Within the records below, find the line containing "phylum: Chordata". Reproduce it and each line after it exactly, and nothing else.

++++

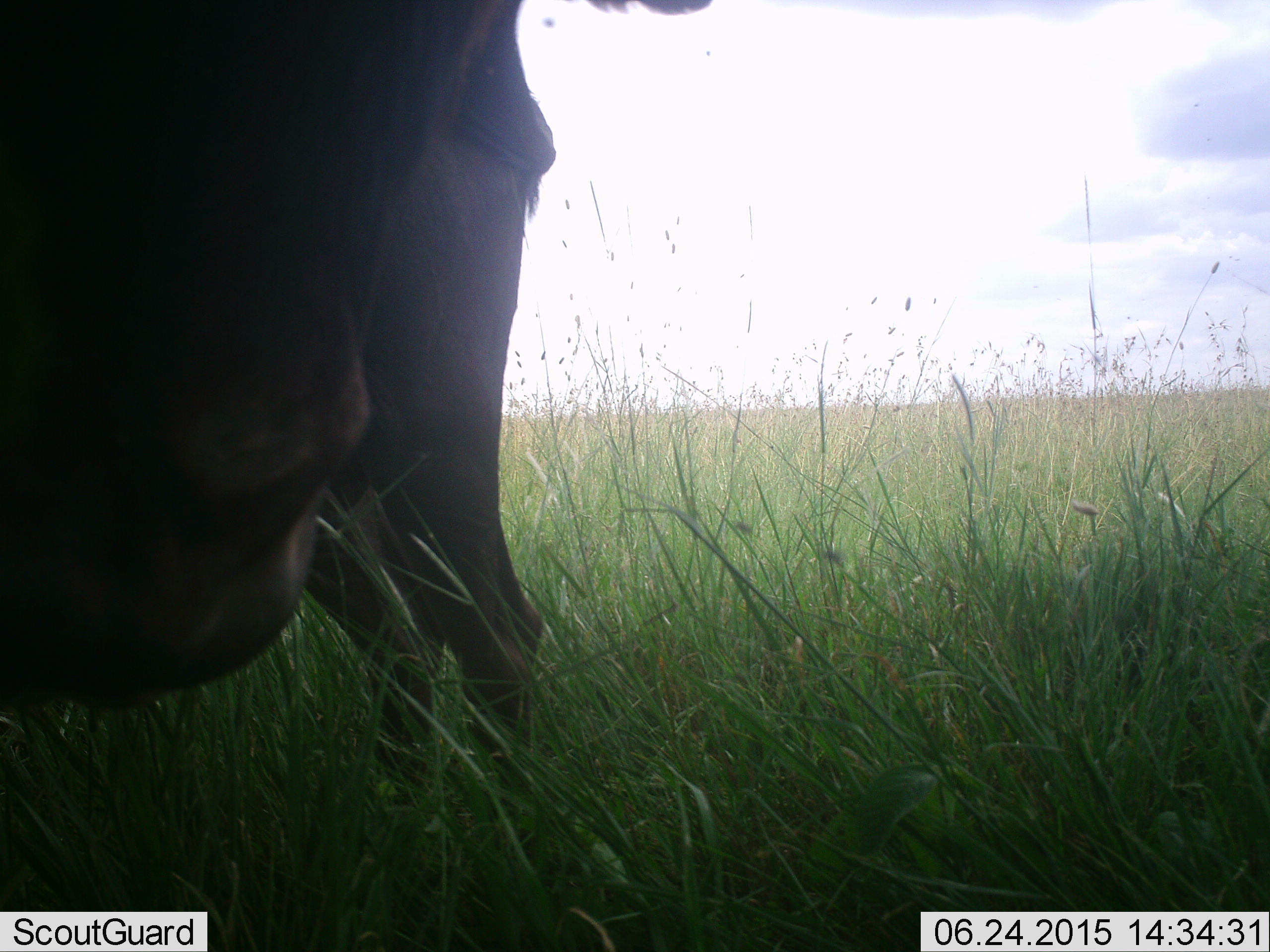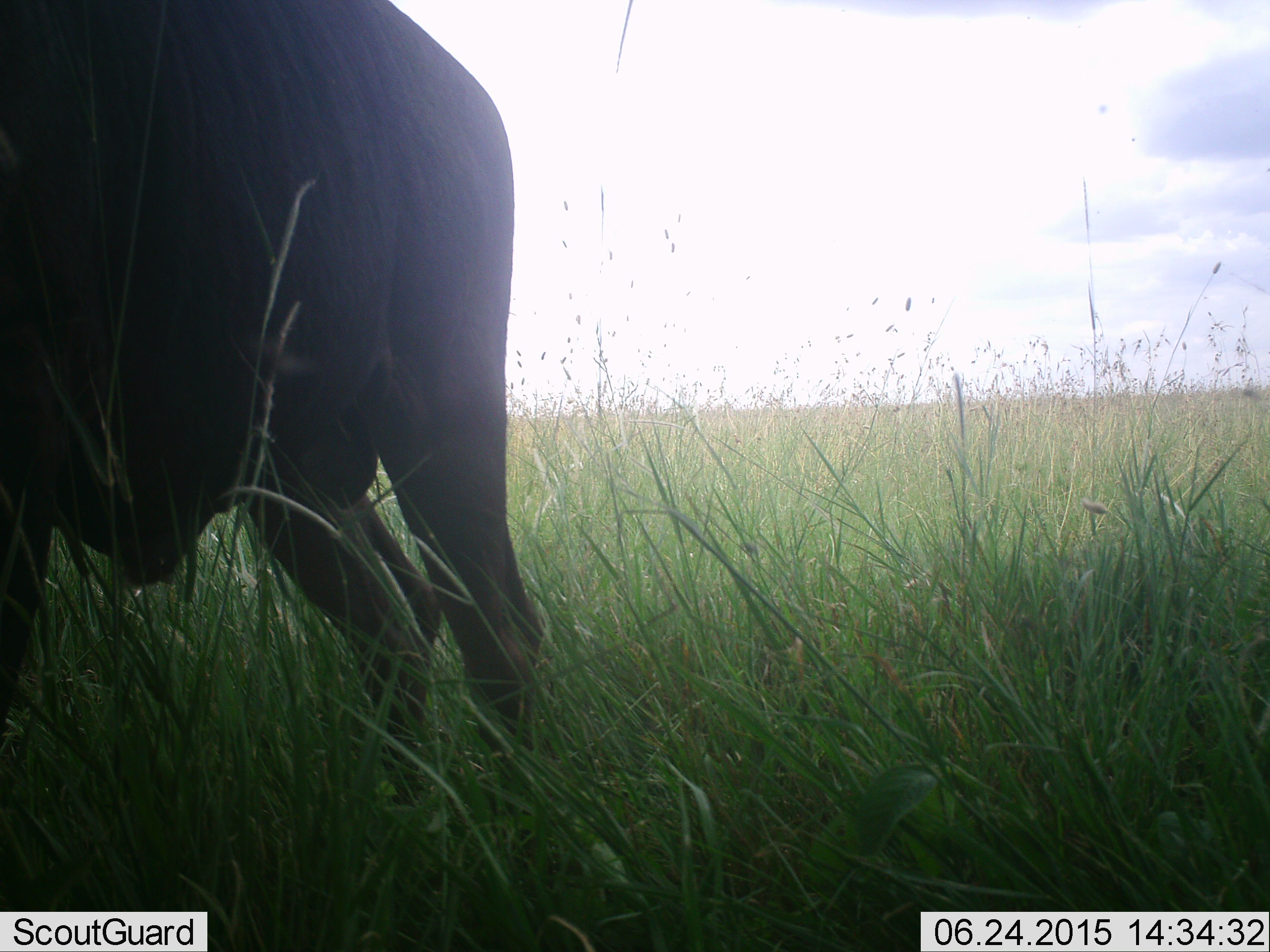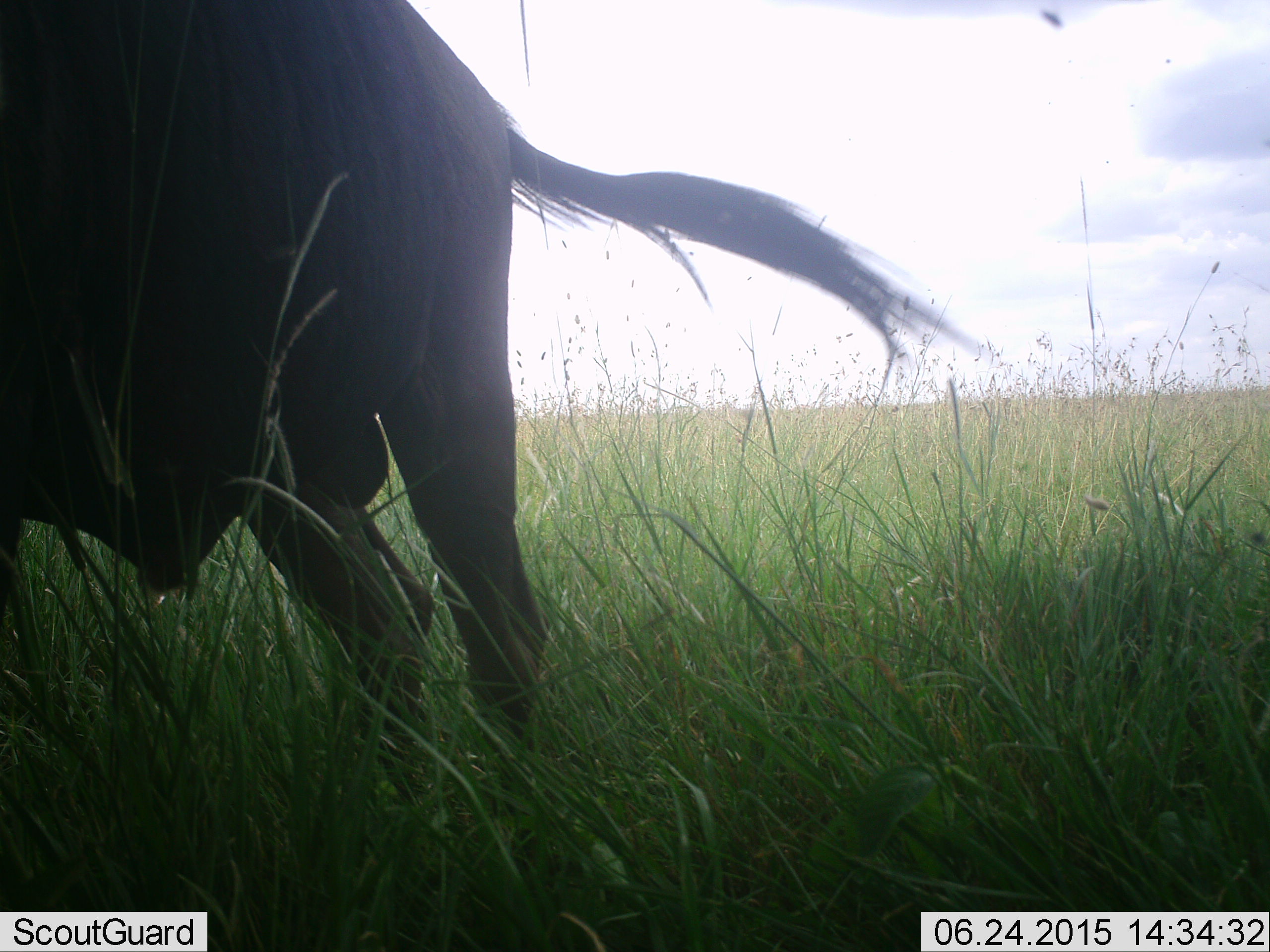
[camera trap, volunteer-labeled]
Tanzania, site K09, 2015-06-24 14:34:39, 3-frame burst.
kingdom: Animalia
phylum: Chordata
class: Mammalia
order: Artiodactyla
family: Bovidae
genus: Connochaetes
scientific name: Connochaetes taurinus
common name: blue wildebeest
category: wildebeest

++++

--- TASK ANSWER ---
phylum: Chordata
class: Mammalia
order: Artiodactyla
family: Bovidae
genus: Connochaetes
scientific name: Connochaetes taurinus
common name: blue wildebeest
category: wildebeest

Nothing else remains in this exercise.